In this extension MTD study of open-label hydroxyurea for children in NOHARM who complete the initial study, consented children will be randomized to either fixed-dose or MTD hydroxyurea treatment for a minimum of 24 months. If hydroxyurea treatment continues to prove safe and effective in this low-resource malaria endemic area, and an optimal dosing scheme is determined, then the long-term goal is for all study children to transition to hydroxyurea treatment provided through the Ugandan Ministry of Health. To provide for a smooth transition, we will continue all children at either MTD or fixed dose hydroxyurea until a common end date (November 2019), at which time all study participants will have received a minimum of 24 months of additional hydroxyurea (either MTD or fixed dose). Addmedica, the Paris-based pharmaceutical company that provides the current active drug and placebo for the NOHARM trial, has agreed to provide additional hydroxyurea for this MTD study at no cost to the study or the participants.

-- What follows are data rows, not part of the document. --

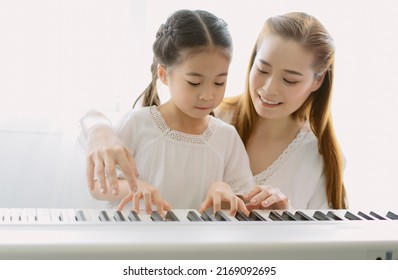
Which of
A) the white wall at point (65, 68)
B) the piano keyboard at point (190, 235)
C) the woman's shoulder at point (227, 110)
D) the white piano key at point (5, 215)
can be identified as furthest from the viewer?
the white wall at point (65, 68)

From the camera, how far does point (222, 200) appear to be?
139cm

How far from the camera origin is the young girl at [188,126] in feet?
4.87

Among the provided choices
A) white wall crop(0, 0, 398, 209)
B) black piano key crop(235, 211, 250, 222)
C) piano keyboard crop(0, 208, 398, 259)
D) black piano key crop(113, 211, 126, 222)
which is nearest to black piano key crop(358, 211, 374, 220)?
piano keyboard crop(0, 208, 398, 259)

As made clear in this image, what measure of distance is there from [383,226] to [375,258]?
0.10 metres

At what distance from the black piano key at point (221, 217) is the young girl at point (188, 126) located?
0.45 ft

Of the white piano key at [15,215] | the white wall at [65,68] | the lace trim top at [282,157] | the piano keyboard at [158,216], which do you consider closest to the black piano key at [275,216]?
the piano keyboard at [158,216]

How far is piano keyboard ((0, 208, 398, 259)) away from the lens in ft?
3.67

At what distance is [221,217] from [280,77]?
1.41ft

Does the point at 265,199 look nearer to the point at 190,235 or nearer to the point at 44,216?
the point at 190,235

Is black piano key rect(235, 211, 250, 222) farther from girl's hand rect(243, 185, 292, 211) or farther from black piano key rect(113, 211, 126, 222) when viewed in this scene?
black piano key rect(113, 211, 126, 222)

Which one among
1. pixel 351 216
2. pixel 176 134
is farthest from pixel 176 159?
pixel 351 216

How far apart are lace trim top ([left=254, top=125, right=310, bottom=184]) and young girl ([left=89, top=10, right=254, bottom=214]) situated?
4.0 inches

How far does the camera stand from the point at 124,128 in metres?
1.55

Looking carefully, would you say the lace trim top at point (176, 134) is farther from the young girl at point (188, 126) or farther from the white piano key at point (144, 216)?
the white piano key at point (144, 216)
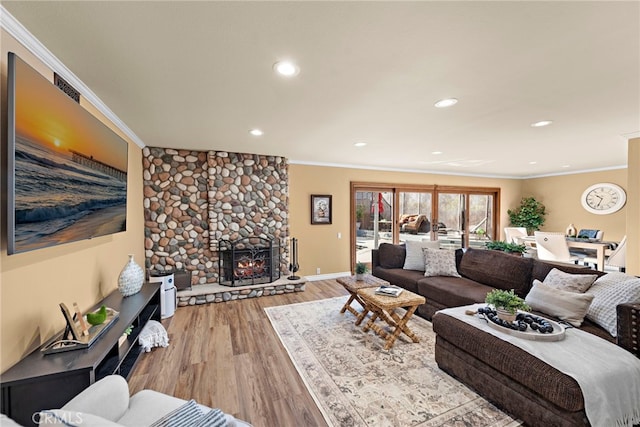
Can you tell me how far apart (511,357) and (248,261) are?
3.84 m

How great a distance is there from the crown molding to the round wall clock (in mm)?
9833

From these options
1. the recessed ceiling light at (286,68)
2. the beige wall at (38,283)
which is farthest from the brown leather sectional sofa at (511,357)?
the beige wall at (38,283)

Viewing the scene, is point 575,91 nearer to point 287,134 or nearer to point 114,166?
point 287,134

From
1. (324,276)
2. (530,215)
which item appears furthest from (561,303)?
(530,215)

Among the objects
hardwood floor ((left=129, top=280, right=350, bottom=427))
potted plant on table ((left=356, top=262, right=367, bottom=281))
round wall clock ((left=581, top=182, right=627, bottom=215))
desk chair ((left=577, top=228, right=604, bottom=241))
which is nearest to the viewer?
hardwood floor ((left=129, top=280, right=350, bottom=427))

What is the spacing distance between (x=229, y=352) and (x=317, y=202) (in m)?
3.39

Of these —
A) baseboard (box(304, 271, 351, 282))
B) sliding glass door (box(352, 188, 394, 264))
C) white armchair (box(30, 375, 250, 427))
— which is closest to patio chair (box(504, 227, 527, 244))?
sliding glass door (box(352, 188, 394, 264))

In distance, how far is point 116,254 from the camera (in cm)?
295

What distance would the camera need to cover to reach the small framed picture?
5.47 meters

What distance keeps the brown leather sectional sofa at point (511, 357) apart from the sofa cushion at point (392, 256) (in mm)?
1036

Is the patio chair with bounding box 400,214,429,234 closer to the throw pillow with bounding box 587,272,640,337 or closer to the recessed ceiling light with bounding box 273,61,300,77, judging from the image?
the throw pillow with bounding box 587,272,640,337

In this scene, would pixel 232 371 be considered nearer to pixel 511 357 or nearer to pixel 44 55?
pixel 511 357

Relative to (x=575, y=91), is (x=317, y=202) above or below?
below

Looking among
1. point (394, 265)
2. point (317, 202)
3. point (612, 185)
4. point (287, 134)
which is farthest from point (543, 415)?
point (612, 185)
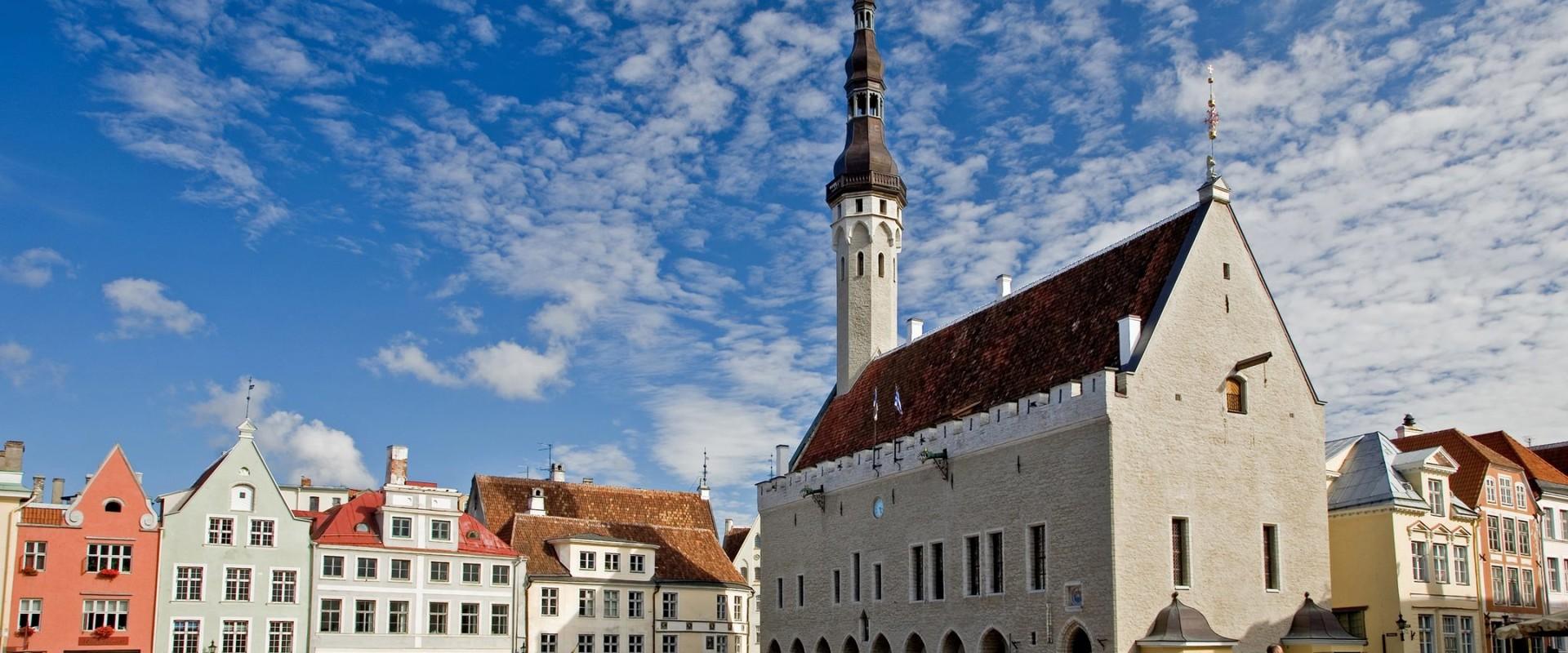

The Specific Aims of the NOHARM MTD proposal include two initiatives for participants who are currently enrolled in NOHARM:
Aim 1. To determine the safety and efficacy of maximum tolerated dose (MTD) vs. fixed dose (20 mg/kg/day) hydroxyurea treatment in children with SCA in a low-resource, malaria endemic setting. For safety, we will compare adverse events and severe adverse events, including hematologic toxicities. For efficacy, we will assess hemoglobin level, fetal hemoglobin percentage (% HbF), and incidence of vaso-occlusive events such as pain crisis and acute chest syndrome.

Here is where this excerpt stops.